Introduction
Hypospadias is defined by an ectopic opening of the urethral meatus on the ventral aspect of the penis rather than the tip. Embryologically, this occurs because of the arrest in the normal development of the penis.1 The incidence of hypospadias in Europe is around 18.6 per thousand, with the highest prevalence in North America and the lowest in Asia.2 Hypospadias correction is usually recommended between the ages of 6 and 18 months. There are around 300 methods for the surgical correction of hypospadias which evolved over a thousand years from after Christ to the modern era. Galen from the second century was the first to use the term ‘hypospadias’.3 Sophisticated urethral surgery was only possible after the introduction of anesthesia by Morton in 1946.3 In 1880, Duplay first described the tubularization of local skin over a tube,3 and over the next century, various techniques were introduced using local flaps and free grafts for reconstruction of the neourethra.

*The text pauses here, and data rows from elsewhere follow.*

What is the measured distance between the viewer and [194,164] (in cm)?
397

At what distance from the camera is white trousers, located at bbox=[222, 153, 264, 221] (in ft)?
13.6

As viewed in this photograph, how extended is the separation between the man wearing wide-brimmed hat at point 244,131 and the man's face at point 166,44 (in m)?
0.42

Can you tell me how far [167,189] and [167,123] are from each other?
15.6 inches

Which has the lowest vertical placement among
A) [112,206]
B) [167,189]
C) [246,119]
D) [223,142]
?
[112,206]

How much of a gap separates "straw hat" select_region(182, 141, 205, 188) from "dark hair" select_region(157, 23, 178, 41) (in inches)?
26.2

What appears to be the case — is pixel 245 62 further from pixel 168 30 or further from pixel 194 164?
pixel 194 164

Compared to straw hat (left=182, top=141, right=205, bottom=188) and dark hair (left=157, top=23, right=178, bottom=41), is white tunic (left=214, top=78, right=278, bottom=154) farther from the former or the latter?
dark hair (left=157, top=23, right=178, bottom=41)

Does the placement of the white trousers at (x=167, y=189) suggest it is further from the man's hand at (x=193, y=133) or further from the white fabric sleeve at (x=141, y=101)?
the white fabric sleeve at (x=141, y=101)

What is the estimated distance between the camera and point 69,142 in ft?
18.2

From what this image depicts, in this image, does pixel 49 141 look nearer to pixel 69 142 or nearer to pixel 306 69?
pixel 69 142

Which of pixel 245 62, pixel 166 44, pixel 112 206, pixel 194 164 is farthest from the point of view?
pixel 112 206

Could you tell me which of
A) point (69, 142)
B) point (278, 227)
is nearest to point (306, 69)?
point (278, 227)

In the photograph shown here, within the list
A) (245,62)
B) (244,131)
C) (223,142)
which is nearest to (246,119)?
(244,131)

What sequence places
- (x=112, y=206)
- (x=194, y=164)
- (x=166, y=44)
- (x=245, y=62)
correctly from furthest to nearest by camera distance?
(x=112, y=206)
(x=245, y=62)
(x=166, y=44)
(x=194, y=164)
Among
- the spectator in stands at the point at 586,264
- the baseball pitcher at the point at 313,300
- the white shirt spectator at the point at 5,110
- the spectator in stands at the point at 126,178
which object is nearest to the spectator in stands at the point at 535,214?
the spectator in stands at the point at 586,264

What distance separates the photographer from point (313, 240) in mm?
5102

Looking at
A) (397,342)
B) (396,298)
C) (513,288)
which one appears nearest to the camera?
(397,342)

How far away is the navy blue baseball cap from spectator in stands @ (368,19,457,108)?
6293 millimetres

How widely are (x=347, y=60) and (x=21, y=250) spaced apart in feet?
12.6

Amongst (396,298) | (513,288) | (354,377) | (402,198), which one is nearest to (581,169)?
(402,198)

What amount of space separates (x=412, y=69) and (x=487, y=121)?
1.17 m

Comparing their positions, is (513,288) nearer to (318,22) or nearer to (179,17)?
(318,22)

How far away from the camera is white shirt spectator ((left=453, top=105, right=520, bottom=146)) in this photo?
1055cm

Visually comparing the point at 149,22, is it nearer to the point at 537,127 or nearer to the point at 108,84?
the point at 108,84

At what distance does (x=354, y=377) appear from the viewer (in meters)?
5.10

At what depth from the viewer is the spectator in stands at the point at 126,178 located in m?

In 1994, Warren Snodgrass published his tubularized incised plate (TIP) urethroplasty technique.4 He used this technique to correct distal hypospadias with minimal chordee. This TIP technique involves a midline incision over the urethral plate from the anomalous meatus to the glans tip, which allows mobilization of the plate for tubularization. It creates a functional neourethra with a vertically oriented slit-like meatus. Soon thereafter, the Snodgrass technique became very popular as an alternative to meatal-based and onlay island flaps for distal hypospadias. However, over the years, many surgeons have noticed that the results of this technique may be compromised, especially in patients with a narrow or shallow urethral plate. TIP repair has also been reported to have complications such as meatal stenosis (MS) and urethrocutaneous fistula (UCF). In 2000, Kolon and Gonzales5 reported a technique using a free graft of inner prepuce to bridge the gap created by the Snodgrass incision. This showed promising results with none of the patients in their series of 32 patients developing MS or UCF. Hayes and Malone6 used free buccal mucosa graft instead of inner preputial skin in their patients with satisfying results; however, preputial skin is usually preferred and widely used for hypospadias repair. Later, a few authors reported encouraging results using the technique described by Kolon and Gonzales.5 Mouravas and Sfoungaris7 were the first to publish a randomized trial comparing the results of TIP with grafted TIP (GTIP) urethroplasty. They concluded that the GTIP technique had a considerably lower rate of complications than TIP. The results of TIP and GTIP repair for primary distal hypospadias correction were comparable in a prospective randomized study by Helmy et al.8 They preferred the Snodgrass technique as the procedure of choice for primary distal hypospadias correction. A prospective randomized study by Eldeeb et al9 also reported equivalent results for both TIP and GTIP groups with a shorter operating time in the TIP group. In their prospective comparative study, Ahmed et al10 concluded that despite being a statistically insignificant result, GTIP repair showed better clinical outcomes. The HOSE (Hypospadias Objective Scoring Evaluation) score as a measure of cosmetic outcomes was also comparable in both groups in their study.
Further objective evaluation of urethral function by urinary flow measurement after hypospadias correction by these techniques was performed by Helmy et al and González and Ludwikowski.8 11 Both techniques have proven their results in hypospadias repair. Published literature shows the relatively recent GTIP technique to be equivalent or superior to TIP in terms of operative complications, cosmesis, and functional outcomes. This quantitative analysis aimed to systematically compare the reported outcomes of TIP and GTIP in children undergoing primary hypospadias repair.